Which material do I need for recap a PSU? I only have a small soldering iron of 30W bought in a DIY store. Is it enough or should I buy something else.? When I change a capacitor on a motherboard, I never succeed in unsoldering the cap. So I tear the cap and I solder on existing legs of the ex capacitor on the motherboard. It's not beautiful but it made the job. But for a PSU, I don't want to do "crap" things, especially with high voltage.

Well, I myself started with a 30W iron (which I still have and use BTW) and I can understand how/why you struggled with recapping motherboards. 30W is only really good enough for soldering single-sided PCBs and with not very big solder joints - i.e. cheap "gutless" ATX PSUs, CRT monitor boards, (older) LCD monitor power supply boards, and similar.

But for more serious ATX PSUs and motherboards, a 30 Watt iron won't do.

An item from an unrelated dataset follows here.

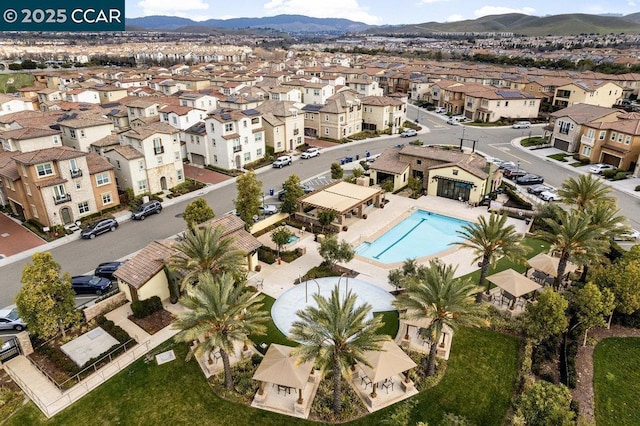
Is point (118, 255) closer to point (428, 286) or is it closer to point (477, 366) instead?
point (428, 286)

For those, I recommend at least 40 Watts, though probably not more than 60W if it's without temperature regulation (due to higher power irons having their tips oxidize too fast and thus make really poor heat transfer once they overheat.) If it has temperature regulation (i.e. a soldering station), you can go higher. For soldering stations, probably most cost-effective to go with a T12 -based one (that is, one that uses "T12" style of tips.) *Avoid* stations that use 900M -style tips, unless it's a genuine Hakko... though those are usually expensive and still not worth it compared to T12 -based stations.

Apart from that, not much else you need to recapping an ATX PSU - just a good enough soldering iron, flux (liquid or gel), stainless steel needle (for clearing capacitor holes), and good brands of capacitors for replacements.

Francois5942 wrote on 2025-05-11, 19:18:

Otherwise in Speedfan, I have this for my voltage. Can we assume that the PSU is not suffering?

Don't trust the motherboard voltage sensors. I have rarely seen a motherboard to report PSU voltages correctly, especially older motherboards (sensors seem to be highly inaccurate on those.) Probably only the CPU V_core voltage can be trusted... and that is, to be relatively close to what it should read. Newer (2010's and onward) motherboards tend to be more accurate with the PSU voltages, but still somewhat common to see them mis-reporting.

So with that said, I can't really tell if your new PSU is doing bad on the 5V rail or not. And voltage sag alone doesn't necessarily dictate poor performance of that voltage rail (in terms or ripple and noise specs.) The only thing voltage sagging might suggest is how close you are to making a voltage rail go out of spec on the voltage requirement and/or how close it is to its limits.

Francois5942 wrote on 2025-05-11, 19:18:

For the temps I think I'm good for a micro ATX case which was not designaded for gaming (packard bell monaco case). CPU is 40°C idle and 50/55°C when Gaming, GPU is 40°C idle and 55°C , motherboard is between 20/30°C in idle, 35°C when gaming (the weather is sunny actualy in northern France and the room temperature is 25°C, so the temp are a little higher than usual).

Yeah, I can tell your ambient temps are a little higher just by the "motherboard" sensor temps (usually that would be close to the air temperature inside the case) and also the slightly higher HDD temperature. But all in all, your CPU and GPU temperatures seems pretty reasonable for that ambient temperature and limited case cooling. I'm guessing the PSU fan is probably what does most of the air exhausting.

Francois5942 wrote on 2025-05-11, 19:18:

"A great PSU otherwise and highly recommended for old systems due to very strong 5V rail (can do 25 Amps easily.)" Event with a motherboard with a 12V connector for the CPU?

Yup.
It's actually why I like that (TR2-430W) PSU: it has both a strong 5V rail and a decent 12V rail for newer systems (for its time). Currently, I'm using it in my GPU test rig, which is socket 939 Athlon 64 -based. The biggest video card I have powered with it without any issues is Radeon HD4870, which is quite a power-hog (150 Watts TDP). I was really close to tripping it's current limit on the 12V rail, though (my CPU is 76W TDP).